The present invention provides a novel process for producing 2,6,6-trimethyl-2-cyclohexene-1,4-dione (keto-isophorone) by catalytic oxidation of 3,5,5-trimethylcyclohexa-3-ene-1-one (β-isophorone) with hydrogen peroxide as the oxidant.
The present invention relates to the epoxidation of 3,5,5-trimethylcyclohexa-3-ene-1-one (β-isophorone, β-IP) and the direct further reaction of this compound to afford 2,6,6-trimethyl-2-cyclohexene-1,4-dione (keto-isophorone) using a catalyst system consisting of a tungsten salt (sodium tungstate), phosphoric acid and a phase transfer reagent in a one-pot synthesis.
Isophorone (IP) is obtained by condensation of acetone—it is the trimeric condensation product. After the reaction a mixture of the isomers 3,5,5-trimethylcyclohexa-2-ene-1-one (α-isophorone) and 3,5,5-trimethylcyclohexa-3-ene-1-one (β-isophorone) (U.S. Pat. No. 8,889,914 B2) is present.
Isomerization of 3,5,5-trimethylcyclohexa-2-ene-1-one (α-isophorone) in the liquid phase in the presence of a homogeneous or heterogeneous catalyst (DE 19639569 A1) makes it possible to produce 3,5,5-trimethylcyclohexa-3-ene-1-one (β-isophorone) in very good yields.
Trimethylhydroquinone diacetate (TMHQ-DA), which may be used as a precursor for the production of vitamin E, may be produced starting from β-IP. Thus, IP provides a route to vitamin E and can in this regard be viewed as an alternative to trimethylphenol which is likewise a precursor of vitamin E.
One important and, for existing processes, economy-determining step for the production of vitamin E starting from isophorone (IP) is the conversion into the intermediate keto-isophorone.
The oxidation of β-isophorone using peroxycarboxylic acids to afford epoxy-isophorone is known from the literature (DE 110024265/U.S. Pat.

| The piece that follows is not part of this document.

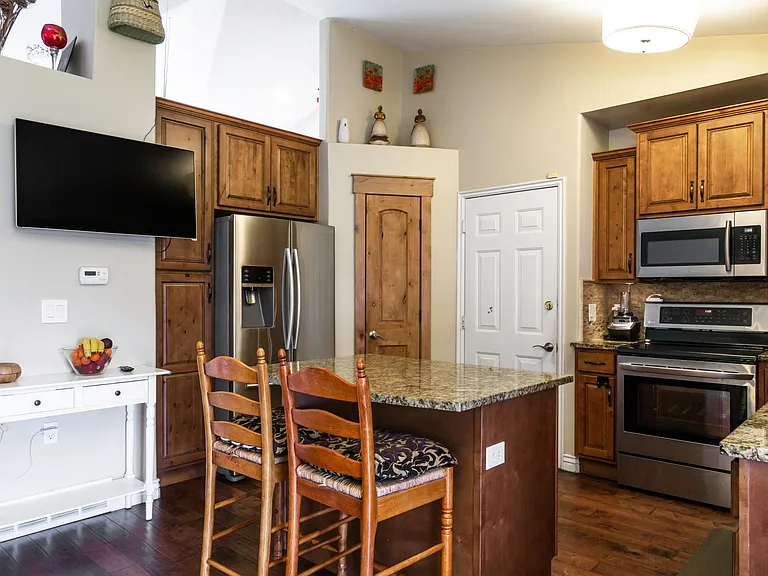 4624 S Quiet Cir — Photo 4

No. 6,469,215). The examples describe not only the oxidation of β-isophorone but also the production of perpropionic acid from propionic acid and hydrogen peroxide and the conversion of epoxy-isophorone into dihydroketo-isophorone.

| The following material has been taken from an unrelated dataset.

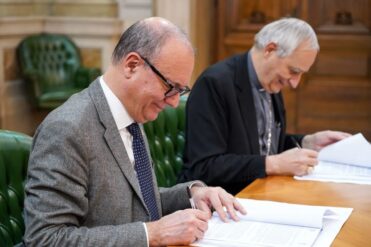 CEI e Ministero dell'Istruzione firmano un'intesa per assumere docenti di religione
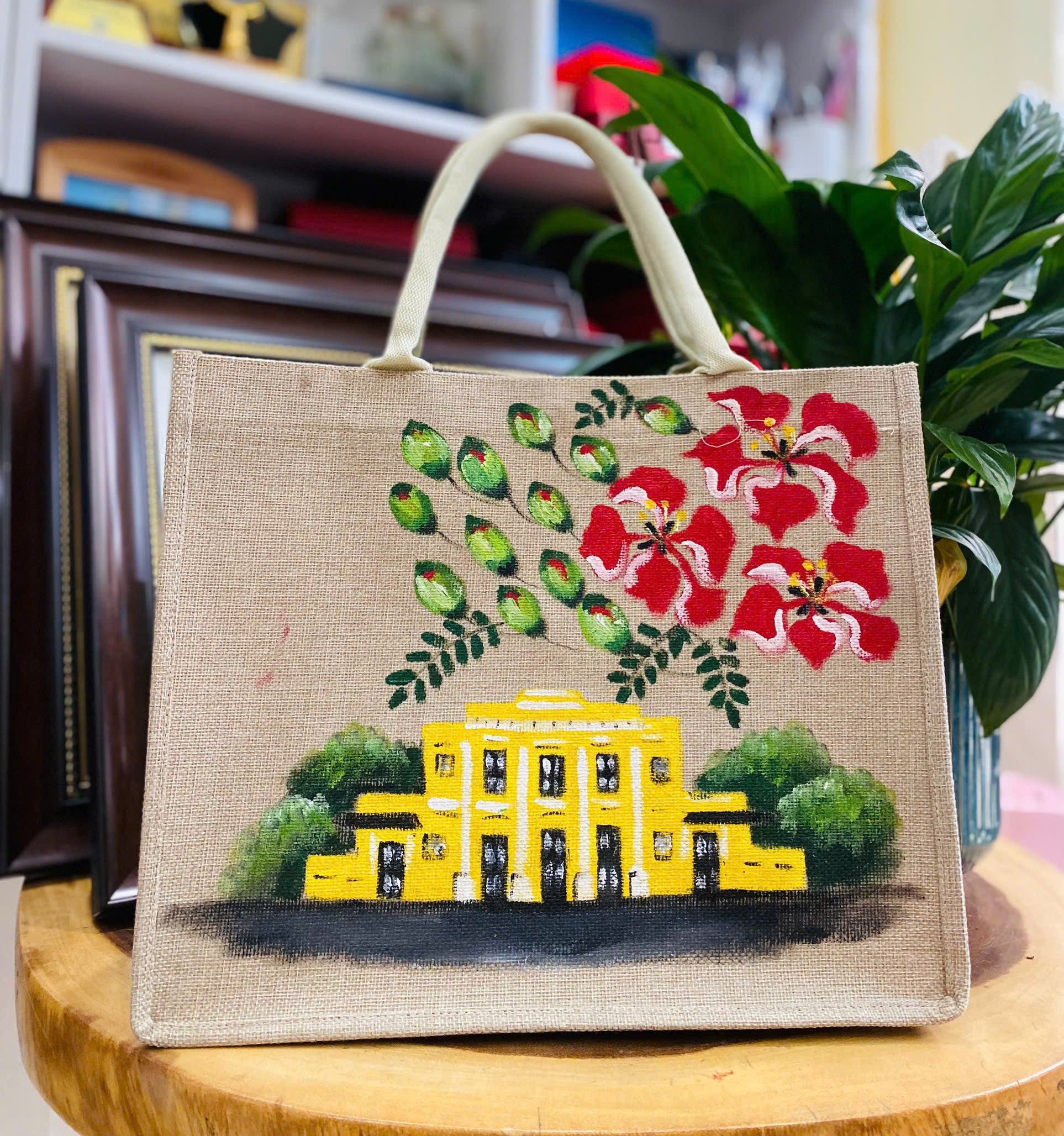 Túi đay vẽ tay nhà hát lớn Hải Phòng 35x30x14cm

However, the large number of reaction steps and process steps to arrive at keto-isophorone and the use of safety-critical peroxycarboxylic acids and costly catalyst systems is a great disadvantage of this method on both economic and safety grounds.
The direct oxidation of β-Isophorone to afford keto-isophorone is also known (DE 19619570). Here, the β-isophorone is oxidized with oxygen using a costly manganese-salen catalyst at elevated pressure (up to 10 bar). The elevated pressure and the requirement for using pure oxygen present a safety engineering challenge for the construction of production plants.

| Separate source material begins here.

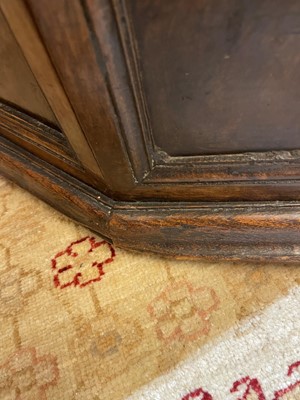 Lot 356 - A walnut 'sedile a pozzetto' chair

The direct oxidation of α-isophorone to afford ketoisophorone directly is also described in scientific publications (1.) Catalysis Commun 11_2010_758-762/2.) Applied Catalysis A General 345_2008_104-111. However, the keto-isophorone conversions and selectivities are too low, and the catalysts and/or oxidants used (for example organic peroxo compounds or N-hydroxyphthalimides (NHPI)) too costly, to produce keto-isophorone on a large industrial scale.